A week after Shannon unearthed that first rock, she went back and took a closer look at the hole she had created.  She found, much to her surprise, that there were another two rocks whose edges met in the exact center of the hole.  She, of course, couldn’t resist the challenge of digging them up too. 


Three years later, what had started as a spur-of-the-moment whim, had turned into an obsession for Shannon.  The ground around the house was nothing but a series of deeper and deeper holes, for she found, as soon as she dug up one rock, many more were exposed beneath the surface of the old one.  The rocks were often bigger and bigger as well.  At one point, the holes and rocks were getting so big that she had to buy heavy machinery to do most of the work.  In fact, at that point, she found that she was not alone in her fascination with rock digging; she found an entire like-minded crew of people to help her. 

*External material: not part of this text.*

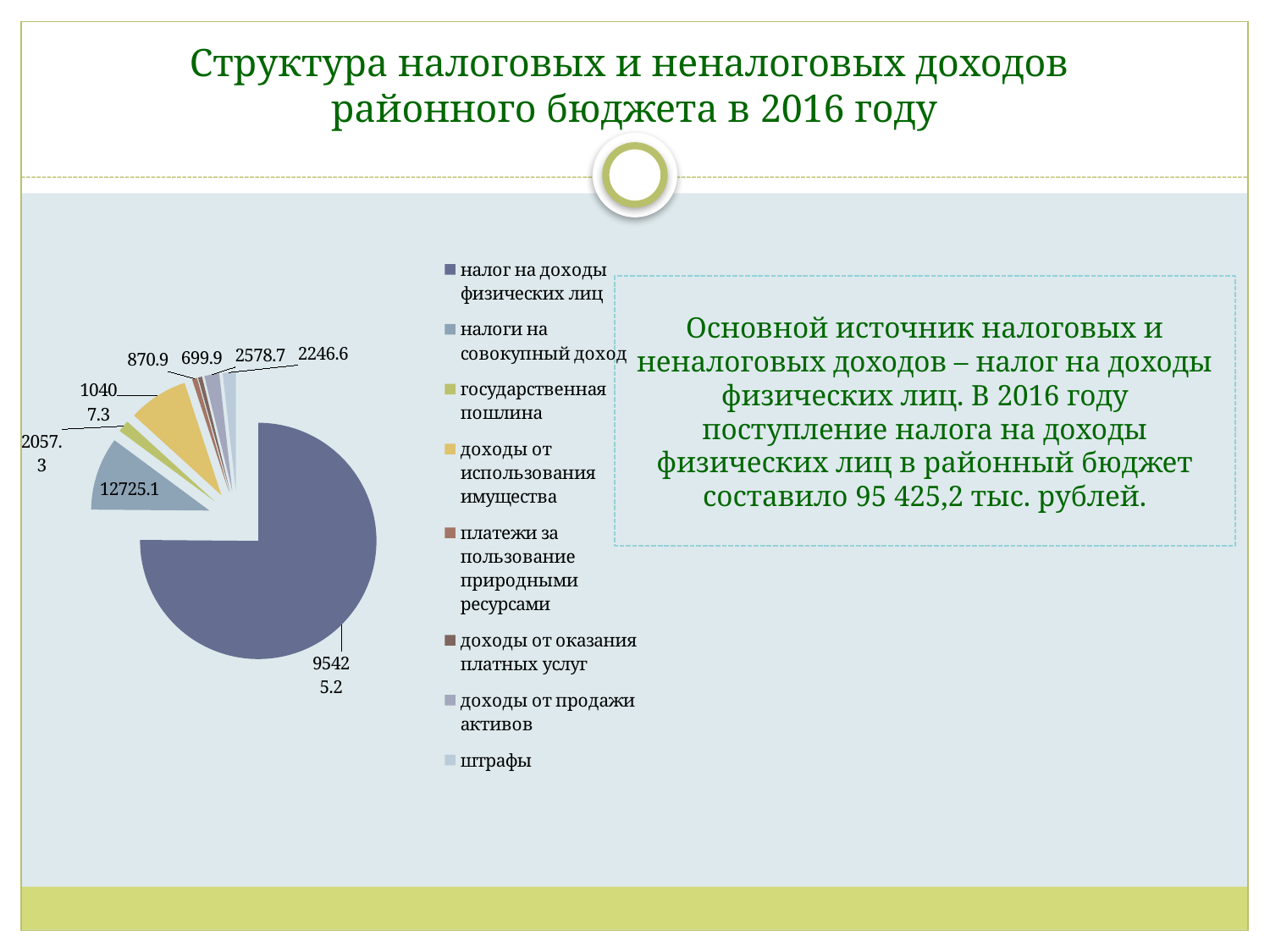
What is the difference between the values for налог на доходы физических лиц and налоги на совокупный доход? 82700.1 What is the value shown for доходы от использования имущества? 10407.3 Which is larger: платежи за пользование природными ресурсами or государственная пошлина? государственная пошлина What is the value shown for доходы от продажи активов? 2578.7 How many categories does the pie chart's legend list? 8 What is the title of the slide containing the pie chart? Структура налоговых и неналоговых доходов районного бюджета в 2016 году What kind of chart is shown on the slide? pie chart What is the value shown for налоги на совокупный доход? 12725.1 Which category has the largest slice of the pie? налог на доходы физических лиц Which category has the smallest value in the pie chart? доходы от оказания платных услуг What is the value shown for налог на доходы физических лиц? 95425.2 What is the value shown for штрафы? 2246.6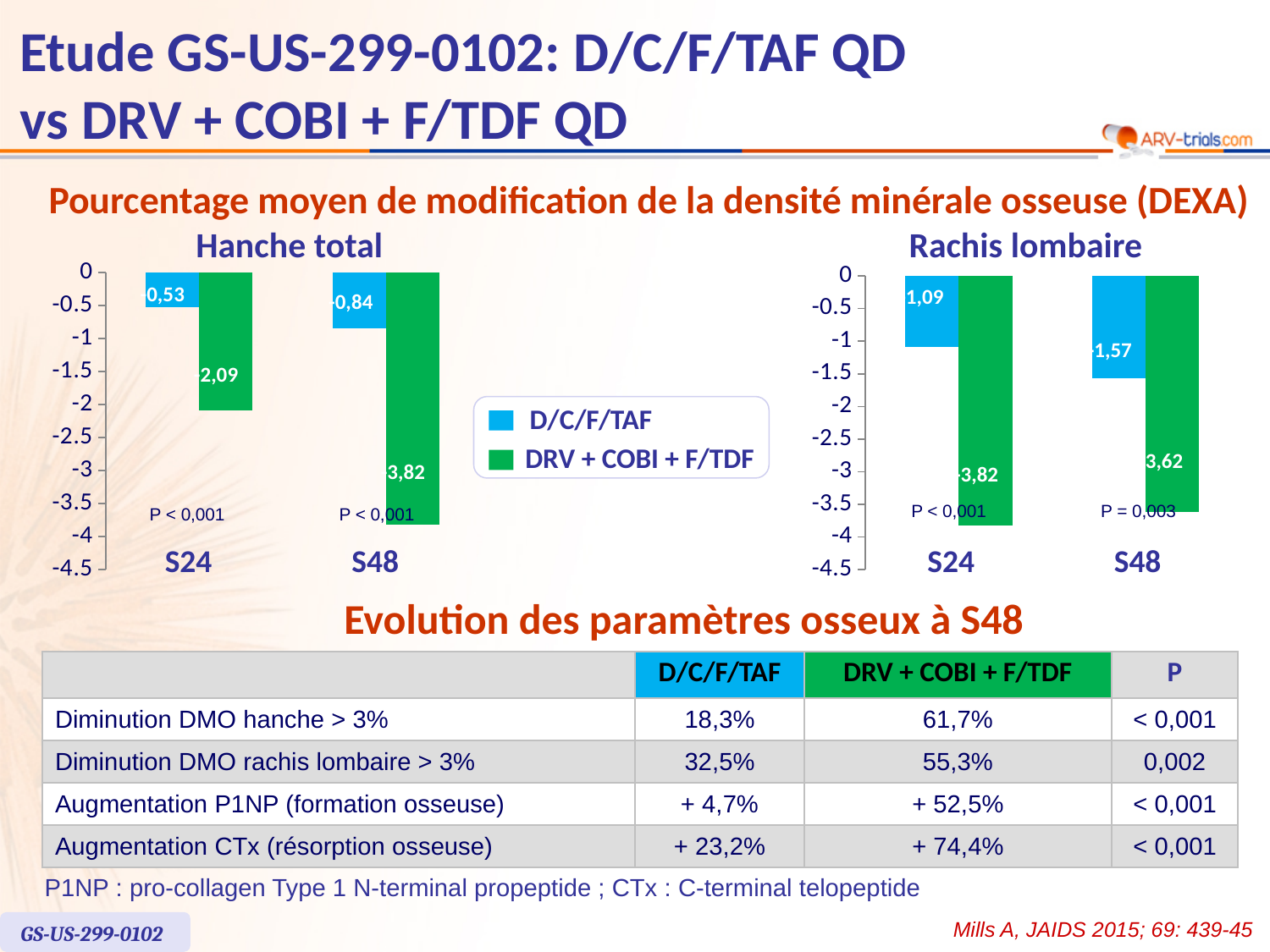
In the 'Rachis lombaire' chart, what is the value for DRV + COBI + F/TDF at S48? -3,62 What kind of chart is used for 'Hanche total'? bar chart In the 'Rachis lombaire' chart, what is the value for DRV + COBI + F/TDF at S24? -3,82 In the 'Hanche total' chart, what is the value for D/C/F/TAF at S48? -0,84 In the 'Hanche total' chart, what is the value for DRV + COBI + F/TDF at S48? -3,82 How many series does the legend list for the charts? 2 In the 'Rachis lombaire' chart, does the D/C/F/TAF value fall or rise from S24 to S48? fall In the 'Rachis lombaire' chart at S48, what is the difference between the DRV + COBI + F/TDF value (-3,62) and the D/C/F/TAF value (-1,57)? 2,05 How many time points (categories) are shown on the x axis of the 'Hanche total' chart? 2 In the 'Hanche total' chart at S48, which group shows the larger decrease in bone mineral density? DRV + COBI + F/TDF What P value is printed under S48 in the 'Rachis lombaire' chart? P = 0,003 In the 'Rachis lombaire' chart, what is the value for D/C/F/TAF at S48? -1,57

                Shannon and her team felt a real sense of purpose through their endeavors.  The thrill of going deeper and deeper was intoxicating and Shannon doubted she’d ever stop.  Sometimes they found real little treasures as they dug.  Beautiful rocks.  Skeletons of many small creatures.  At one point, they even started to find seashells.  It was all so worth it.
                Of course, Shannon did have to get rid of the house at one point, about five years after that first day.  There was just so much ground under it.   And Laurie was long gone before that happened.  Every once in a while she missed Laurie with an intensity she didn’t understand.  But Laurie had been completely incapable of understanding what she was doing.  In the early days, Shannon had tried explaining what she was doing many times, but Laurie had just never been able to grasp it.
                “Look at all the things we’re finding!” she had shouted the day Laurie had moved out.
                “Yes, but that’s not why you’re digging, is it Shannon.” Laurie had replied sadly, and shook her head as she walked away.
                “Well at least I had the ambition to do something,” Shannon had yelled after Laurie’s retreating back.  “All you ever wanted to do was sit around and look at the dumb scenery!  You’re so ignorant!”  She got postcards from Laurie from then on, and they were always predictably boring.
                All those years later, however, she would still hear Laurie’s voice in her head every once in a while.
                “I wouldn’t do that if I were you.”
                Well, you’re not me, Shannon would answer the memory, so you’ve gotta do what you do, and I’ve gotta do what I do.  And it was true.